3) Now your original hard disk should be mounted. Find it’s identificator, i.e using:
Device Boot Start End Sectors Size Id Type /dev/sda1 * [....]
it means your disk is sda
4) Download the decoder and make it executable (chmod +x decoder). Run it:
It will tell you if known symptoms of Petya have been detected on your disk:
[+] Petya bootloader detected! [+] Petya http address detected! [+] Petya FOUND on the disk! ---
If you managed to catch Petya at Stage1, this decoder will give you a key directly:
Key: 8fb9GLT7qkQJ5hBu [OK] Stage 1 key recovered!!

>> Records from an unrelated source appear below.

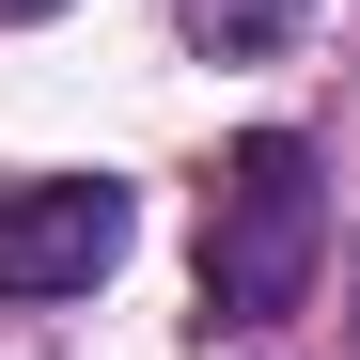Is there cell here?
I'll return each instance as SVG.
<instances>
[{
  "label": "cell",
  "instance_id": "obj_1",
  "mask_svg": "<svg viewBox=\"0 0 360 360\" xmlns=\"http://www.w3.org/2000/svg\"><path fill=\"white\" fill-rule=\"evenodd\" d=\"M314 251H329L314 141H282V126H266V141H235V157H219V188H204V314H235V329L297 314Z\"/></svg>",
  "mask_w": 360,
  "mask_h": 360
},
{
  "label": "cell",
  "instance_id": "obj_2",
  "mask_svg": "<svg viewBox=\"0 0 360 360\" xmlns=\"http://www.w3.org/2000/svg\"><path fill=\"white\" fill-rule=\"evenodd\" d=\"M126 188L110 172H63V188H16L0 204V297H79V282H110L126 266Z\"/></svg>",
  "mask_w": 360,
  "mask_h": 360
},
{
  "label": "cell",
  "instance_id": "obj_3",
  "mask_svg": "<svg viewBox=\"0 0 360 360\" xmlns=\"http://www.w3.org/2000/svg\"><path fill=\"white\" fill-rule=\"evenodd\" d=\"M172 16H188L204 63H266V47H297V16H314V0H172Z\"/></svg>",
  "mask_w": 360,
  "mask_h": 360
},
{
  "label": "cell",
  "instance_id": "obj_4",
  "mask_svg": "<svg viewBox=\"0 0 360 360\" xmlns=\"http://www.w3.org/2000/svg\"><path fill=\"white\" fill-rule=\"evenodd\" d=\"M16 16H63V0H0V32H16Z\"/></svg>",
  "mask_w": 360,
  "mask_h": 360
},
{
  "label": "cell",
  "instance_id": "obj_5",
  "mask_svg": "<svg viewBox=\"0 0 360 360\" xmlns=\"http://www.w3.org/2000/svg\"><path fill=\"white\" fill-rule=\"evenodd\" d=\"M345 314H360V266H345Z\"/></svg>",
  "mask_w": 360,
  "mask_h": 360
}]
</instances>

In other case, we need to recover from the Stage2. It may take up to few minutes. Wait till your key appears:
[+] Trying to decrypt... Please be patient... ugxwErH4 89 hiSwhrau 77 ugdwErH4 74 hiSwhra4 69 ugdPErH4 67 hiSw1ra4 62 hgSPErH4 59 hiSw1raB 56 gAf31aib 51 hcfw1raB 48 hAf31aib 42 XqfJ115b 38 XPgK115b 37 Xac4115b 35 XaFF1A5e 32 AaFD1Q5B 28 xa8D1Q5B 26 xaM51Q5B 25 x4Gu1Q5B 24 xbGu1Q5F 22 xbG41Q1r 21 xbGt1QuB 18 8bGTqQ5B 0 [+] Key generation finished [+] Validation passed [+] YOUR KEY: 8xbxGxTxqxQx5xBx
5) Copy or write down the resulting key. It is very important for recovery!
6) Even if the decoder gave you a key, new Petya versions may come with some changes. That’s why, I cannot guarantee that this key will be valid for you!
I strongly recommend you to make a dump of full disk.
First mount an external disk of appropriate capacity and then dump there the full disk:
dd if=[input] of=[output]
example (dump an image of the infected disk into a file stored on external disk – in my case the external disk was mounted as kingston):
dd if=/dev/sda of=/media/root/kingston/disk_dump.bin
You can also clone one disk on another – read more here.
After that, you can reboot your system from the disk. If the Petya screen appear, supply the key that you got from the decoder:
After entering the key, Petya will inform you about the progress of decrypting your system. Wait for your system to decrypt. It will inform you when you can reboot the computer. After that, your system should boot normally.